» Problem
Reproduce the rows below word for word, starting at the line that contains "Does point (287, 277)" and ending at the last line of the rows, with both of those lines included.

**** Supplied data

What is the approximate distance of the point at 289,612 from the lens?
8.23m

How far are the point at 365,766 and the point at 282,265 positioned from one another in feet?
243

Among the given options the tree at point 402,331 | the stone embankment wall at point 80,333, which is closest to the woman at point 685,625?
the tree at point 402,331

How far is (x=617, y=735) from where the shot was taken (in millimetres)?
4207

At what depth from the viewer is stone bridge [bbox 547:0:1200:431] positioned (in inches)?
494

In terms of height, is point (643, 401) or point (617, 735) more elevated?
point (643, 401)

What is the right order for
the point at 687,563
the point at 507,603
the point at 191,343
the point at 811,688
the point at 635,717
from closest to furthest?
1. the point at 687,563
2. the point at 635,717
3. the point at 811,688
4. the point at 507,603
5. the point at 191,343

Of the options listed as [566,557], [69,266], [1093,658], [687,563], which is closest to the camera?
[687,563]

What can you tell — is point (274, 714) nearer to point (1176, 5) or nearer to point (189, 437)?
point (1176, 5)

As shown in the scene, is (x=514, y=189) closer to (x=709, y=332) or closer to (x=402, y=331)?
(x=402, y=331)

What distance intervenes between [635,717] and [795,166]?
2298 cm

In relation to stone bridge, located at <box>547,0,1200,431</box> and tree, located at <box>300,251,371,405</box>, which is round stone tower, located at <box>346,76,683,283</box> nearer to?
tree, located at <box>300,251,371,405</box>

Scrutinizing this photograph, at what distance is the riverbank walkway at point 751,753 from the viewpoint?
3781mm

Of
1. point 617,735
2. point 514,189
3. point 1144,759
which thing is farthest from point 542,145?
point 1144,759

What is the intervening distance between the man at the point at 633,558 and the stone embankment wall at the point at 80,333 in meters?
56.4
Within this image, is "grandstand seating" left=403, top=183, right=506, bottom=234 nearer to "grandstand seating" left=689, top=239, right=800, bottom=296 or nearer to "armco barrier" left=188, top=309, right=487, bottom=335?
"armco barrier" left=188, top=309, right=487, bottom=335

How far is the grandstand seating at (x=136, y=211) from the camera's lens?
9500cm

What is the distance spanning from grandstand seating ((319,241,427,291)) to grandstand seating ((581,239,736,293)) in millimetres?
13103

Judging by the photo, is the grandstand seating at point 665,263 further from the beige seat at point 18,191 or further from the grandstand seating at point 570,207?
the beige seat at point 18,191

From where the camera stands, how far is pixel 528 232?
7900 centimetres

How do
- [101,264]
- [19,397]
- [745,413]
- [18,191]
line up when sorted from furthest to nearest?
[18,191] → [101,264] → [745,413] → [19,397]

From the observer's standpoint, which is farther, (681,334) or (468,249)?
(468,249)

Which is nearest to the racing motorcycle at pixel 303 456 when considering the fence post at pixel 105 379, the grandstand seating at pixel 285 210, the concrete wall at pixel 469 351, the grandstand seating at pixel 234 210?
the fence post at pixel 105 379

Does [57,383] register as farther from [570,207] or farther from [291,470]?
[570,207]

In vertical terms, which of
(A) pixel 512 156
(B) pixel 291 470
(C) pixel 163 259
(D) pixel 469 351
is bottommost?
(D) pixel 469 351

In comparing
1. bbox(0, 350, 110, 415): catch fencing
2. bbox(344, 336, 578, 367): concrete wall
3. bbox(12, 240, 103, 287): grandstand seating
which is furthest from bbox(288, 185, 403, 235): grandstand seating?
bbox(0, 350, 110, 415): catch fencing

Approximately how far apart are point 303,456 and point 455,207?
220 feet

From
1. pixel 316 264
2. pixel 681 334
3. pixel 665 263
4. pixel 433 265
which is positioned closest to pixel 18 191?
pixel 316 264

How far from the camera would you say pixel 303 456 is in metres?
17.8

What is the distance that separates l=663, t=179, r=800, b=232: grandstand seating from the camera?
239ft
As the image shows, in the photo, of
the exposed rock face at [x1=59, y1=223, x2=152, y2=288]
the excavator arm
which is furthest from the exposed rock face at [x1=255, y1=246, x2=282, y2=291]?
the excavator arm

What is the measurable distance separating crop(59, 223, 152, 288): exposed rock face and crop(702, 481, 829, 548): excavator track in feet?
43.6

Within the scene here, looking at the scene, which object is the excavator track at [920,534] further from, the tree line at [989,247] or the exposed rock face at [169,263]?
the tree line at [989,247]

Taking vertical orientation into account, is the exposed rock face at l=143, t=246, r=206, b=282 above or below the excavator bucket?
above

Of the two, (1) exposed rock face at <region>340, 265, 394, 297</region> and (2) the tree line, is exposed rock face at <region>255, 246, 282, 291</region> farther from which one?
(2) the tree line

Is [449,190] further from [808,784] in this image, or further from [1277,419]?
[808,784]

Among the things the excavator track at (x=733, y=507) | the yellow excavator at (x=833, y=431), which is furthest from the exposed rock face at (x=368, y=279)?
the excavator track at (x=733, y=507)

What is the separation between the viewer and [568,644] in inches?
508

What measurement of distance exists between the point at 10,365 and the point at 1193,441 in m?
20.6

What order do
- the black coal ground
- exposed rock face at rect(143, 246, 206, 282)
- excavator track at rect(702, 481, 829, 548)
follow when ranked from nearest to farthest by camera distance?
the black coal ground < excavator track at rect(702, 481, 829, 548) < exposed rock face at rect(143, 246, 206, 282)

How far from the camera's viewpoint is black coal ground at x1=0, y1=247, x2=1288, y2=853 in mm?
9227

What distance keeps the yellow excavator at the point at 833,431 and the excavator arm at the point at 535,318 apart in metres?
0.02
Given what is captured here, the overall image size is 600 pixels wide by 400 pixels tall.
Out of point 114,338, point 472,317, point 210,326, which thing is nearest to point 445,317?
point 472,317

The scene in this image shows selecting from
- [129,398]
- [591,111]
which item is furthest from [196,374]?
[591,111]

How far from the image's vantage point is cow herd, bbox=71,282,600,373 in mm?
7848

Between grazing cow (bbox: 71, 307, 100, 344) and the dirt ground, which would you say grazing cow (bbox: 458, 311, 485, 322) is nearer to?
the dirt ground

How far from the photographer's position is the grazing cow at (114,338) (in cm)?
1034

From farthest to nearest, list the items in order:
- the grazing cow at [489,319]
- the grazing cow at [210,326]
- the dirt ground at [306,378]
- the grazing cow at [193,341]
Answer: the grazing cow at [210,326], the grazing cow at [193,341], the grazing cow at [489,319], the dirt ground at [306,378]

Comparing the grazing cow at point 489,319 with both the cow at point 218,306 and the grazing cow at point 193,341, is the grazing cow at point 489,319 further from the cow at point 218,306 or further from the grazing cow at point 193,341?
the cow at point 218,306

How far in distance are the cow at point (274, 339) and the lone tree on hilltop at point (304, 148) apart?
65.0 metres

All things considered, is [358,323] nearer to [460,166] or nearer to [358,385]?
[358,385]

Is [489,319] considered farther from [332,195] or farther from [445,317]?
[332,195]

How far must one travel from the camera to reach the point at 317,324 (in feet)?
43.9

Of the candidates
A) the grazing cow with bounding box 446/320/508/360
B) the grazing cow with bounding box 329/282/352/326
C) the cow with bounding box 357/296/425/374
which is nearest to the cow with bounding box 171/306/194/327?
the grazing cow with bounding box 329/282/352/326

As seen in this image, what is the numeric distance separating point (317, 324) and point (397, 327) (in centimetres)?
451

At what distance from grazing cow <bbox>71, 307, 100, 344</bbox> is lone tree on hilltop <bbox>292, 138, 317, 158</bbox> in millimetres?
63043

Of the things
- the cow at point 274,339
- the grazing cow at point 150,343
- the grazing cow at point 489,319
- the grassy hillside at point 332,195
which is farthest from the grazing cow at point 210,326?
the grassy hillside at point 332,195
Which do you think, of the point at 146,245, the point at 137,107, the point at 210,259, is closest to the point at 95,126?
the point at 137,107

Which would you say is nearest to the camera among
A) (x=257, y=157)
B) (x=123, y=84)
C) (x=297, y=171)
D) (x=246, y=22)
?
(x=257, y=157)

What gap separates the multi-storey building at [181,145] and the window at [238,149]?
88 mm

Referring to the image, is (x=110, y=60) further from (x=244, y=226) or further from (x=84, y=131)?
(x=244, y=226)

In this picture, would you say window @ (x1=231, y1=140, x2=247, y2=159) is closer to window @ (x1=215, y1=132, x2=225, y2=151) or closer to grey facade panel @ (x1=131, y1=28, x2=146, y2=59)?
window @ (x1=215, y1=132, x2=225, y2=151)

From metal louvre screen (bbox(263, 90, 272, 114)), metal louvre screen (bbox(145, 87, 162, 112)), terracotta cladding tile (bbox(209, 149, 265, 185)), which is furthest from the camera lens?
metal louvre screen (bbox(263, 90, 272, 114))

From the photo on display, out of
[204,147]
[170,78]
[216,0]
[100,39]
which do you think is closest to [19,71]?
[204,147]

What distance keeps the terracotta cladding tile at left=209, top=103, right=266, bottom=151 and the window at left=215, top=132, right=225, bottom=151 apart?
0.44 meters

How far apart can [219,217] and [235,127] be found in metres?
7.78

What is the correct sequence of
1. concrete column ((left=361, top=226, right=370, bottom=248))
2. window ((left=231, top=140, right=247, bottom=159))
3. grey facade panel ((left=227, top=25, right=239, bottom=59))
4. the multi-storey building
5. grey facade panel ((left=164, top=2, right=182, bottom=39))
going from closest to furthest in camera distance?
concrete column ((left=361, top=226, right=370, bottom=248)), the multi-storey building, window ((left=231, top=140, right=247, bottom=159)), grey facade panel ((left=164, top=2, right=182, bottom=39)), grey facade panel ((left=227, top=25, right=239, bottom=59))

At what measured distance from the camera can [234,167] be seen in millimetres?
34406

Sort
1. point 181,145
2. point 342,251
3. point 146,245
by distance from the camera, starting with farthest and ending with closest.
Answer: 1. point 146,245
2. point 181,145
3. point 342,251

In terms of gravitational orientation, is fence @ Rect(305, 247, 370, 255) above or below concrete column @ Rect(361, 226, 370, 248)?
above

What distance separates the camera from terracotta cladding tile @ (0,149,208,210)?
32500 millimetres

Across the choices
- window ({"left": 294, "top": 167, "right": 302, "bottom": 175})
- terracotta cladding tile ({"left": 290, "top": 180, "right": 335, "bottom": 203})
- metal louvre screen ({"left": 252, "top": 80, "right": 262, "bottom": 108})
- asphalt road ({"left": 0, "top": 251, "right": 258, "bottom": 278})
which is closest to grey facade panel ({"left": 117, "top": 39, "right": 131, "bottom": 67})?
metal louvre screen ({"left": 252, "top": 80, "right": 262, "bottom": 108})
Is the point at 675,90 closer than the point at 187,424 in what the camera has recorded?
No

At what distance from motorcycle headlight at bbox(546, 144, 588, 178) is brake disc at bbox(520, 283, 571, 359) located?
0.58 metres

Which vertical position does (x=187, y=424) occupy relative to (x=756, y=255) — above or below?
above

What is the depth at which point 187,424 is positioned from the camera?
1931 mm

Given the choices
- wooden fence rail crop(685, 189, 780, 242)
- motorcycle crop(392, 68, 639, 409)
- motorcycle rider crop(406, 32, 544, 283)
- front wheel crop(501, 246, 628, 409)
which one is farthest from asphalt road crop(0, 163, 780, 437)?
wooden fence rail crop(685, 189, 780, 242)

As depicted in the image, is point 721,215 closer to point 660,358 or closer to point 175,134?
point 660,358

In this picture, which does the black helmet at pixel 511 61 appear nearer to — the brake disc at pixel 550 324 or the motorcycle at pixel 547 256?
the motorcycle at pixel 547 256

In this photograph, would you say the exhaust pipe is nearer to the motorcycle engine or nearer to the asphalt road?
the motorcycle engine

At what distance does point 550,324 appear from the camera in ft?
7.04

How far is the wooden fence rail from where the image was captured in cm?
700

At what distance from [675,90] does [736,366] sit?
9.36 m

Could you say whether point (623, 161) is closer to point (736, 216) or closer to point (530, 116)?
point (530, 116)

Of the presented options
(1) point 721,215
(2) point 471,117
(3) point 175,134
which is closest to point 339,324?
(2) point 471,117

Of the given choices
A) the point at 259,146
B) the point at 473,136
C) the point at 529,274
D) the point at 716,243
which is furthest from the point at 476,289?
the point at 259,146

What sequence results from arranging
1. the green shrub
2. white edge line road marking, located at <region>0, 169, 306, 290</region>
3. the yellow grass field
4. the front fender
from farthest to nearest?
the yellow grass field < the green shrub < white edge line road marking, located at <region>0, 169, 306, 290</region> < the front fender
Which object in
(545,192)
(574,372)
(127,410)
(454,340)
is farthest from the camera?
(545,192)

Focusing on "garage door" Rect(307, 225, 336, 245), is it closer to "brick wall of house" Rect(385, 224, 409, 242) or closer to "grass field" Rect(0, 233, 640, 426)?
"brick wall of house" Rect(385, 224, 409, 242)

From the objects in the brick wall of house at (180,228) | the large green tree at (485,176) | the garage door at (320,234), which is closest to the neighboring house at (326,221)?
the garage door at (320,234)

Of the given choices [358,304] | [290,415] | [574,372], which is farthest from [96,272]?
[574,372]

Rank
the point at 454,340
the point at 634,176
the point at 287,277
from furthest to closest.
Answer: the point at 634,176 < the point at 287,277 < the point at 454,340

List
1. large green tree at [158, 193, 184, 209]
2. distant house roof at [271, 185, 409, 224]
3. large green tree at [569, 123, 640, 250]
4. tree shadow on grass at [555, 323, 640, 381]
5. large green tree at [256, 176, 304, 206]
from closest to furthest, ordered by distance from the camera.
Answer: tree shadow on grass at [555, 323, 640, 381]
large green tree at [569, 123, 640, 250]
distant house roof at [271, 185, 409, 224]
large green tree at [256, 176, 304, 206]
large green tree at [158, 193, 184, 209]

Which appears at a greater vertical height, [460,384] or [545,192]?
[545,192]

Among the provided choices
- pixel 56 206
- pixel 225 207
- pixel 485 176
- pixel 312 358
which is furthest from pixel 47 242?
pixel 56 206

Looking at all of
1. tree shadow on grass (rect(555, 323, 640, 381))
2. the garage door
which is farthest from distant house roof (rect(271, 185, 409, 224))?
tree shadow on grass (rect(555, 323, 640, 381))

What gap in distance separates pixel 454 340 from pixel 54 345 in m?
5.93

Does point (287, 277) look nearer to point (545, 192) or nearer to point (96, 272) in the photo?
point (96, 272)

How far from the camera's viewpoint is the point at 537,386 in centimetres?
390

********

» The result
Does point (287, 277) look nearer to point (545, 192) or nearer to point (96, 272) in the photo?
point (96, 272)

How far from the camera's viewpoint is the point at 537,386 in centimetres?
390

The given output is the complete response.